By  Scott Moser, CPA/PFS, MST

Despite the calamity in Japan and turmoil in the Middle East, world stock markets were resilient during the first quarter of 2011. The Tsunami in Japan serves as a powerful reminder that the impossible can and does happen!  It also reinforces that despite our wisdom, we are not very good at predicting the odds of future events.

These unforeseen events demonstrate the uncertainty we face every day.  And because we cannot predict the future, it's important to incorporate a disciplined risk control strategy into the construction of your portfolio.

Mark Twain provided some insight for all investors to heed: "It ain't what you don't know that gets you into trouble. It's what you know for sure that just ain't so..." that leads to trouble. Overconfidence is a common source of investment failure. 

A risk controlled approach will rarely provide you with bragging rights at your next party but it will - in all likelihood - lead to the long-term survival of your portfolio.

One of the realities stemming from the 2007-2009 market correction is that some investors who were too heavily weighted in stocks or other risky assets pulled out of the market as the correction hit increasingly greater pain thresholds.  Many retail investors have yet to re-enter the market solidifying those losses as permanent losses.  These investors would have been better served with a more conservative portfolio that limited their downside exposure to an acceptable level; a level that would not have required that they abandon their investment strategy at what likely turned out to be the worst possible moment! 

For the first quarter of 2011, our composite gained 3.8%; the S&P 500 gained 5.9% while the Lehman Aggregate Bond Index gained 0.4% in the comparable period.

As the charts below demonstrate, the range of quarterly returns among the various equity sectors narrowed for the overall market. Energy was the stand out sector during the quarter generating a 15% return. 

Positives: Positions that added to our composite performance during the quarter included over weighting Energy stocks, Commodities including Silver, Small-Cap stocks, Mid-Cap stocks & Australian stocks.
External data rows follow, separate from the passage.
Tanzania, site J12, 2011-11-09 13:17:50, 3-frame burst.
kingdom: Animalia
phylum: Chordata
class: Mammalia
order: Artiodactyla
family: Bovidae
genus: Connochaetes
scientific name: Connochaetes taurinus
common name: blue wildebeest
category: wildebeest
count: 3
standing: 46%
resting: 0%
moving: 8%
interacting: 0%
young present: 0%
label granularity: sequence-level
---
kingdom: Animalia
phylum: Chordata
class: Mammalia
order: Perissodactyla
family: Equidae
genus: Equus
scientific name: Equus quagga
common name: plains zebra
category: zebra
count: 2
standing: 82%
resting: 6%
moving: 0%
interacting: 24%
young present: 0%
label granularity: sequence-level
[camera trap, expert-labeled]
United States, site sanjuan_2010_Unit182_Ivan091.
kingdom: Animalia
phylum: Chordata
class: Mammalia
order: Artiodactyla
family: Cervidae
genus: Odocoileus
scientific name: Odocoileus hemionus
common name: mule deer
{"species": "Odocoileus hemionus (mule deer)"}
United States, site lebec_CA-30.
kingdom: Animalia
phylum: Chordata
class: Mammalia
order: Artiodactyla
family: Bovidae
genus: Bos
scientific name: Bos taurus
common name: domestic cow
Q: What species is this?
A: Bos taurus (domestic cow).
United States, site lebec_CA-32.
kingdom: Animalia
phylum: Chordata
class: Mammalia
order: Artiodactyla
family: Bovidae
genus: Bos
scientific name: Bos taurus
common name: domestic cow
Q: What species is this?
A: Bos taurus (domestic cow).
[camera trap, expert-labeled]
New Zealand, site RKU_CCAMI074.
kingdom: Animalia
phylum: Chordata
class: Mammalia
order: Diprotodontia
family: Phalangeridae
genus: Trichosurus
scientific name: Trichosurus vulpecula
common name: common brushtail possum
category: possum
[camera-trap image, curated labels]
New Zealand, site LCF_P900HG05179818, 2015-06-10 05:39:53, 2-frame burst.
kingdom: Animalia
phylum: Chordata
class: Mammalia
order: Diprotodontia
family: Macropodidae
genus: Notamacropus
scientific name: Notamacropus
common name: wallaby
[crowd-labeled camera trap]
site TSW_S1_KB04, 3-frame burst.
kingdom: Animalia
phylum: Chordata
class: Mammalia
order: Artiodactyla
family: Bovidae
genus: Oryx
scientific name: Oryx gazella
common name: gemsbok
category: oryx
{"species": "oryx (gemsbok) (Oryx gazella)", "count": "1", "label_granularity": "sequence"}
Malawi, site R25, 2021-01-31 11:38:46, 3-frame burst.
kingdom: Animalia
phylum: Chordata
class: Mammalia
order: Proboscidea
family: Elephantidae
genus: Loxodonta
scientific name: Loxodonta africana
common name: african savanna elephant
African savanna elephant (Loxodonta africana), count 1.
Negatives: Positions that detracted from our quarterly performance were over weighting International stocks in general, Emerging Market stocks, Technology stocks, U.S. Long-Term Treasury bonds & Municipal bonds. 

Source: Surz Style PureĀ®  

Some of our defensive positions designed to control risk hurt our composite's performance in the first quarter of 2011; Treasury Bonds & Municipal bonds incurred losses during the quarter. Nonetheless, we believe these securities serve an important role within a diversified portfolio. We continue to favor preferred stocks over taxable bonds to reduce exposure to future interest rate increases. As we have stated in the past, the Federal Reserve continues to subsidize risk assets by artificially holding short-term rates at unprecedented lows. 

When the Federal Reserve reverses course, we feel that short-term rates are likely to rise sharply handing bond investors losses.  


Disclosure: Our Firm's composite return is calculated using a dollar weighted return on investment or (IRR).  It includes every client account we managed during the reporting period.  Our composite asset allocation varies in the range of 20%-40% bonds and the balance to stocks and other assets including commodities & real estate.  Our returns are reported net of all fees and include dividends and interest earned in client accounts during the reporting period. The information and statistical data contained herein have been obtained from sources we believe to be reliable.  Indices are not available for direct investment and do not include the costs of buying or selling securities or investment management fees.  Indices are unmanaged, hypothetical portfolios of securities that are often used as a benchmark in evaluating the relative performance of a particular investment.  An index should only be compared with a mandate that has a similar investment objective.  The opinions expressed are those of Century Capital, LLC as of March 31, 2011 and are subject to change.  There is no guarantee that the forecasts made will be obtained.  This material does not constitute investment advice and is not intended as an endorsement of any specific investment.  Investment involves risk.  Investing in foreign markets involves current and political risks.  Information and opinions are derived from proprietary and non-proprietary sources.  Please note that investing in the stock market involves risk and no strategy can mitigate the risk completely.